Book Club Channel
None of Them is Lost: Read a Book Excerpt
For this kind of education, nothing short of total immersion in a world of choice and consequence will suffice, and sin is one of those consequences. No other path to perfection is possible, as Julian of Norwich learned. "I thought, if sin had not been, we should all be clean and like our Lord, as He made us. And thus in my folly, . . . often I wondered why, by God's wisdom and foresight, He did not prevent sin." And then the answer came to her, that "sin is behovely" [necessary and beneficial], but "all shall be well, and all shall be well, and all manner of things shall be well."

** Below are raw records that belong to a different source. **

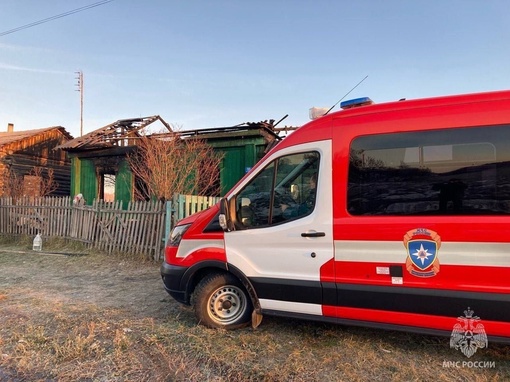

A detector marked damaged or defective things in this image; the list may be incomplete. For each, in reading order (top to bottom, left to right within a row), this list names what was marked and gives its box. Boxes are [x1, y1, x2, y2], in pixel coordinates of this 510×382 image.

burned wooden house [0, 124, 72, 197]
burned wooden house [57, 116, 284, 204]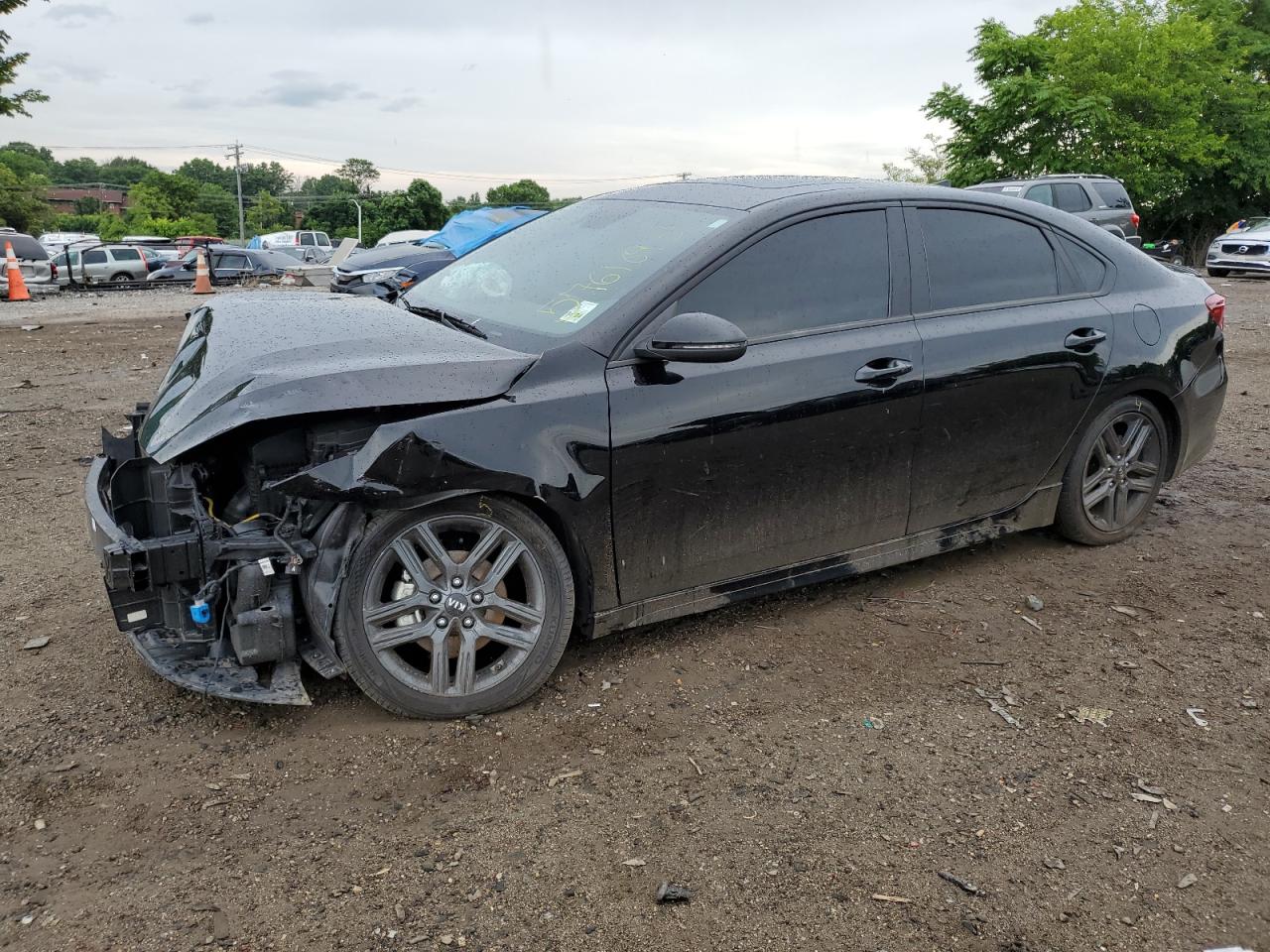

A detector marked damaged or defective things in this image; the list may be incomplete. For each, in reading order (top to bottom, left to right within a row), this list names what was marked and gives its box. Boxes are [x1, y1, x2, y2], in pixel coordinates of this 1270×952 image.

damaged bumper [86, 416, 314, 706]
crumpled front end [85, 401, 333, 706]
damaged hood [139, 294, 536, 464]
crashed black sedan [84, 178, 1222, 718]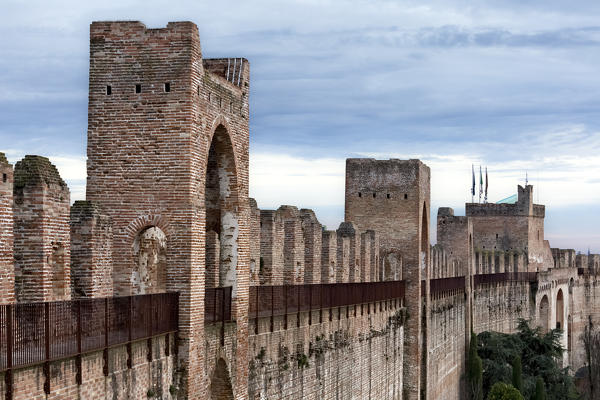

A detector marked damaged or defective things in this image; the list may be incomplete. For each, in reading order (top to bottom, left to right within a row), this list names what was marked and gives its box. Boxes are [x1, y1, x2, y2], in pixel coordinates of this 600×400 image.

rusted railing [204, 286, 232, 324]
rusted railing [246, 280, 406, 332]
rusted railing [476, 272, 536, 288]
rusted railing [0, 292, 178, 398]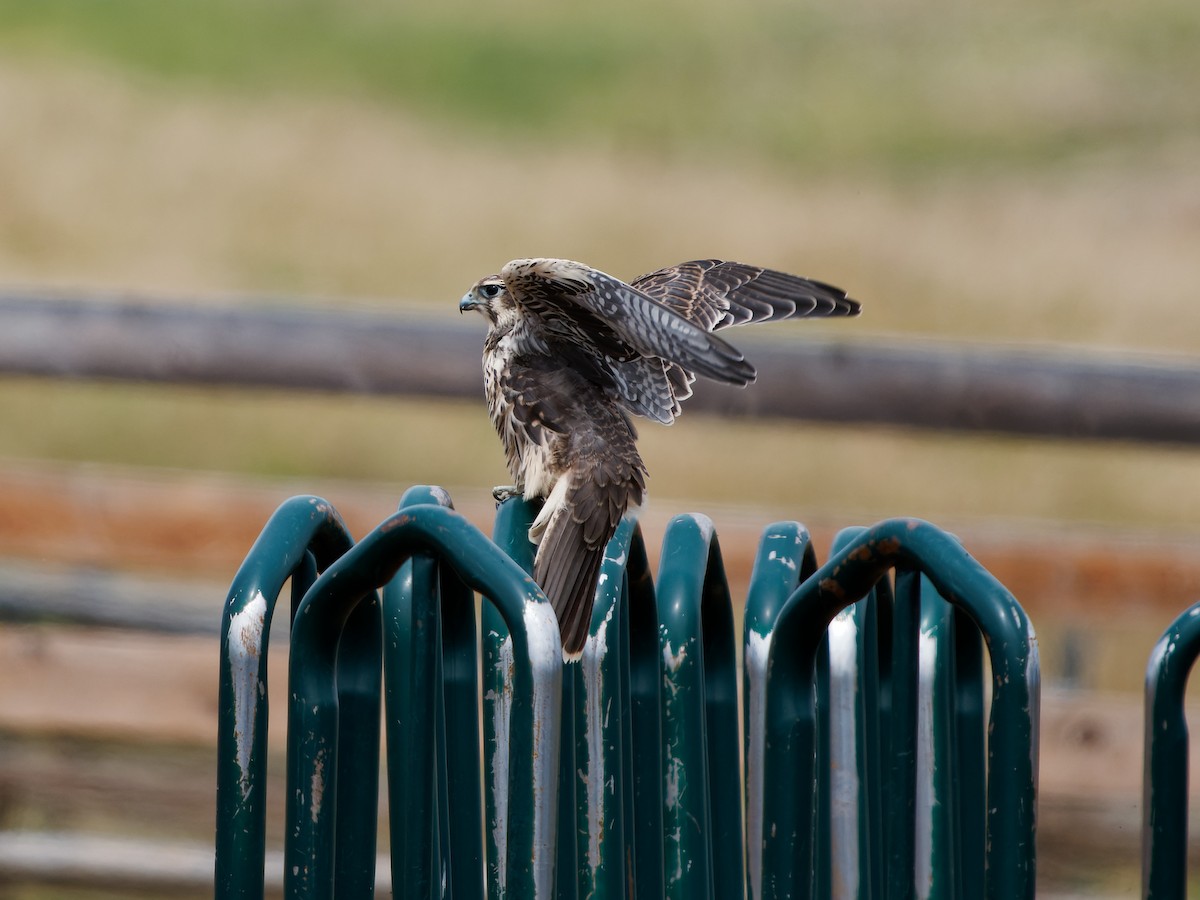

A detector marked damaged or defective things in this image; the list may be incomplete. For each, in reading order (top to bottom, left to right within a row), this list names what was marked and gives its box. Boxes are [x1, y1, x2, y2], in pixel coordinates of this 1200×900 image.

chipped paint on metal [226, 592, 267, 801]
chipped paint on metal [484, 633, 513, 897]
chipped paint on metal [523, 600, 564, 900]
chipped paint on metal [583, 602, 614, 868]
chipped paint on metal [744, 628, 772, 900]
chipped paint on metal [825, 614, 864, 900]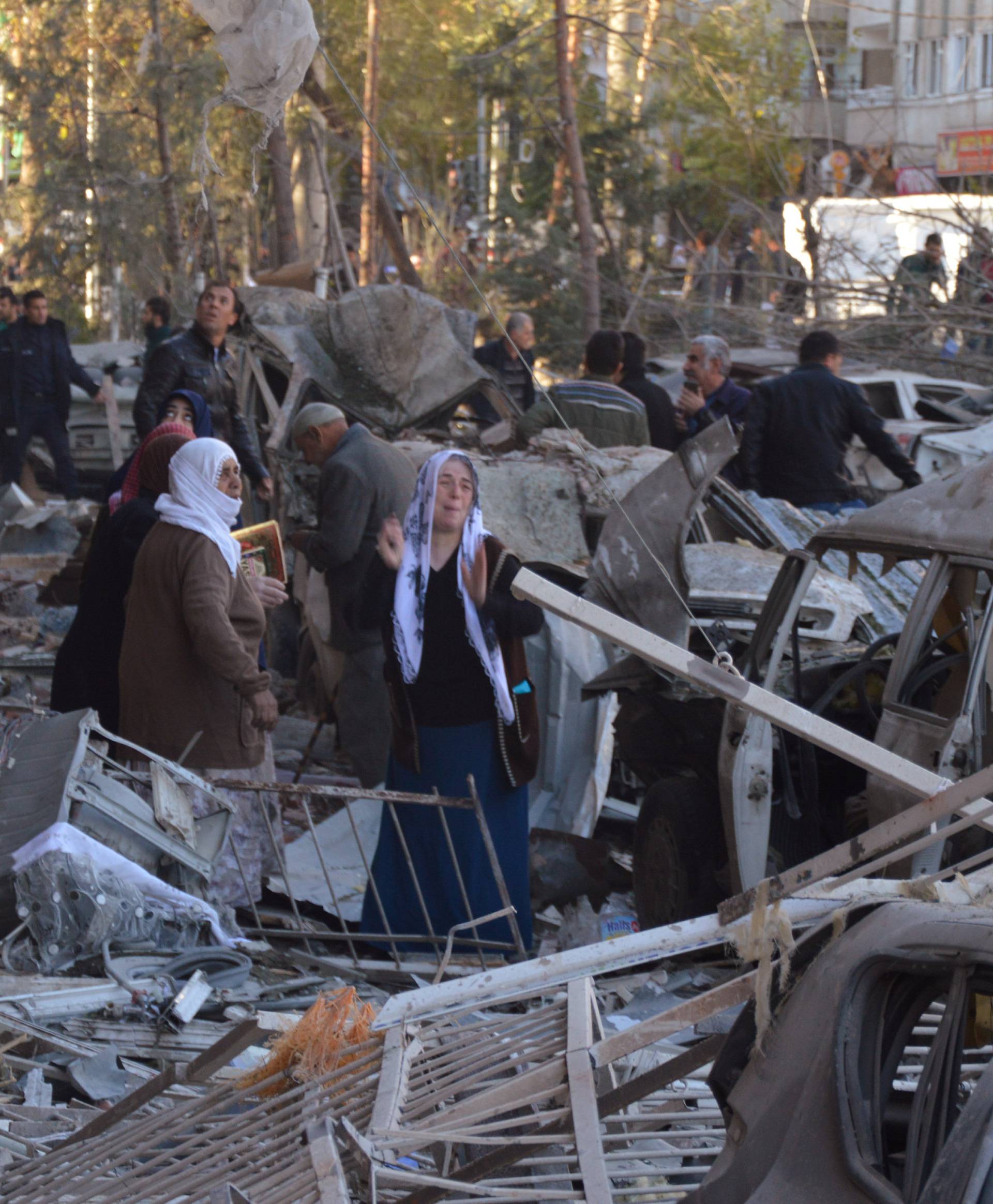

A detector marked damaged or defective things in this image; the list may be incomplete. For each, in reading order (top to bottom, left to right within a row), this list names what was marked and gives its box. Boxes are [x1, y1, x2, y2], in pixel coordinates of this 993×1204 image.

crushed vehicle [580, 428, 993, 924]
wrecked car door [862, 553, 991, 857]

Only by choosing the good and experiencing its fruit do we learn to savor and embrace the good. Similarly, only by choosing the evil and living through its consequences do we learn what evil is and why it deserves to be rejected. Or as Julian saw, "So pain endures for a time. Its role is to purge us, make us know ourselves, and it drives us to the Lord." Therein lies the "needfulness" of sin, the part it has to play.
The first woman philosopher in England, Anne Conway, reasoned the same way. "Every sin will have its own punishment and every creature will feel pain and chastisement, which will return that creature to the pristine state of goodness in which it was created and from which it can never fall again because, through its punishment, it has acquired a greater perfection and strength. . . . Hence, one can infer that all God's creatures . . . must be changed and restored after a certain time to a condition which is not simply as good as that in which they were created, but better."
The question is, having established that we are the products of our own choices, and that they are etched into our very identity and determine our destiny, how do we step off the train, to attain that "better condition"? How do we create a new self, a new trajectory, and a new future? The simple truth is that we are imperfect beings, possessed of imperfectly developed wills, confronting a world constructed as an arena of challenge, opposition, and temptation.
The very real detritus of lives tainted by selfishness, ambition, and pride constitute the prison of sin in which we entomb ourselves. The burden of sin that has become habit, the self-perpetuating spiral of choices that further compromise our will and weaken our resolve, a character impaired by the accumulation of soul-damaging decisions, all conspire to make our predicament seem hopeless. In protesting his mother's evil actions, Hamlet begs her to change her course, telling her the freedom to change still operates where habit is not yet set in stone. "Let me wring your heart," he pleads, "for I shall, if it be made of penetrable stuff; if damned custom have not brazed it so, that it be proof and bulwark against sense."
Most human hearts, we find, are made of penetrable stuff. Several catalysts to change open to our possible futures. We may find we are simply fatigued with the world, discovering its satisfactions so far beneath our expectations. "As long as I can conceive something better than myself I cannot be easy unless I am striving to bring it into existence," says one of George Bernard Shaw's characters. It may be simple love of others that motivates us to live kinder, gentler lives. Or it may be, as Clement of Alexandria believed, the memory of a more joy-filled way, "the recollection of what is better," that leads us to repent "for what is worse," retrace our steps, and "speed back to the eternal light, children to the Father."